DESCRIPTION OF THE TASK :: Reproduce the lines from the line with "this 1180×630 image." through the line with "damaged red car [147, 214, 689, 585]", switching "detector" to "scanner" and leaving everything else unchanged.

RECORDS FOR PROCESSING ::

:::

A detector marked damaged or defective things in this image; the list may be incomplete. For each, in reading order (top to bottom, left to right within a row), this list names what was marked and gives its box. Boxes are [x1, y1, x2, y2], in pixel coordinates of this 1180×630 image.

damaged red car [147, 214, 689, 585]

:::

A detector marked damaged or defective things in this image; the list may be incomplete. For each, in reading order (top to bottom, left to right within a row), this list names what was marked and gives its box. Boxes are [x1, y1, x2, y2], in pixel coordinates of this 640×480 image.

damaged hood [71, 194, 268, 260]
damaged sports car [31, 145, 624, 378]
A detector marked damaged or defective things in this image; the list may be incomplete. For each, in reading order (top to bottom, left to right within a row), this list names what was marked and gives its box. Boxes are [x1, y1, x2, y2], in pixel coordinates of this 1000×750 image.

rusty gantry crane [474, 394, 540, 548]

:::

SOLUTION TO THE PROBLEM ::
A scanner marked damaged or defective things in this image; the list may be incomplete. For each, in reading order (top to bottom, left to right within a row), this list names what was marked and gives its box. Boxes are [x1, y1, x2, y2], in pixel coordinates of this 1180×630 image.

damaged red car [147, 214, 689, 585]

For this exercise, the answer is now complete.